British Columbia - Radium Hot Springs
By Michael Russell

Radium Hot Springs is at the gateway to the Kootenay National Park (KNP) which has long been an east-west travel route. It is believed that the area encompassed by the park, some 1406 sq. km., was traveled on a seasonal basis by First Nations. The Ktunaxa regularly crossed the Rockies via Whiteman Pass, Simpson Pass and Vermilion Pass to hunt buffalo on the plains.

The first non-native people in the area were trappers and fur traders with the first recorded visit by Sir George Simpson in 1841. Hard on Simpson's heels was James Sinclair who came over Whiteman Pass leading a cavalcade of Red River settlers en route to Walla Walla, Washington. In 1858 geologist James Hector led a branch of the Palliser expedition into the north end of the Kootenay area.

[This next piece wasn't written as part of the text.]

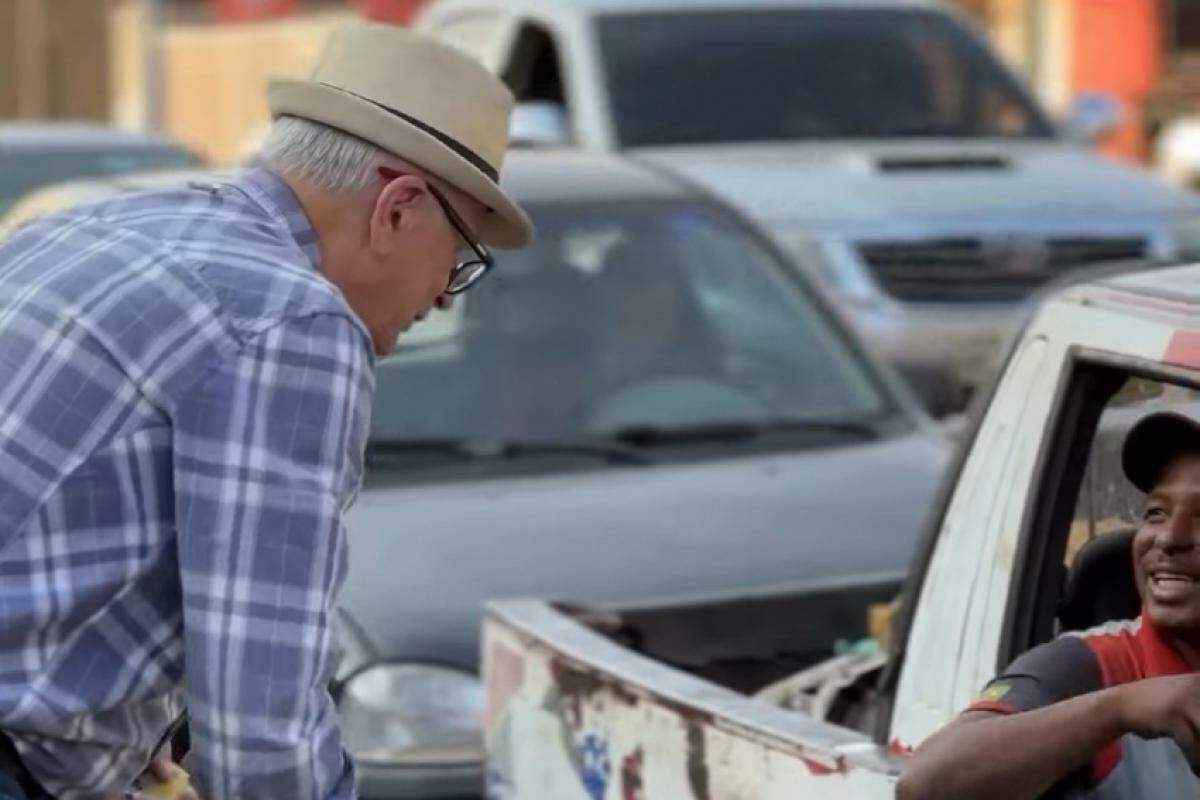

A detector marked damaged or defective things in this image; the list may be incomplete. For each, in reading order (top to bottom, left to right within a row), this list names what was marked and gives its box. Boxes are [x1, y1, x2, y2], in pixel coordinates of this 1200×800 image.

rusty white truck [477, 263, 1200, 800]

By the early 1900s local businessmen were lobbying for a road linking Windermere to Banff. Eventually the road was completed by the federal government in exchange for title to a strip of land on either side of the route. In 1920, this land was set aside as Kootenay National Park.

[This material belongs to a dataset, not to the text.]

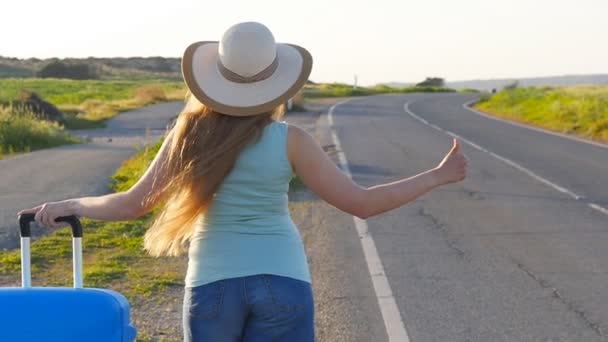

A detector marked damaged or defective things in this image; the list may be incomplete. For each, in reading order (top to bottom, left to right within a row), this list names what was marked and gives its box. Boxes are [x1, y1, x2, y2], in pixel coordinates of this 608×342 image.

road surface crack [516, 260, 604, 336]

The best known built up area in the region is Radium Hot Springs which is just at the south entrance to the park through the narrow gorge of the Sinclair Canyon. Although it has a reputation for being perhaps the petunia and bighorn sheep capital of BC, Radium is most famous for which it was named, the healing, hot water springing from the earth and captured in a huge soaking pool.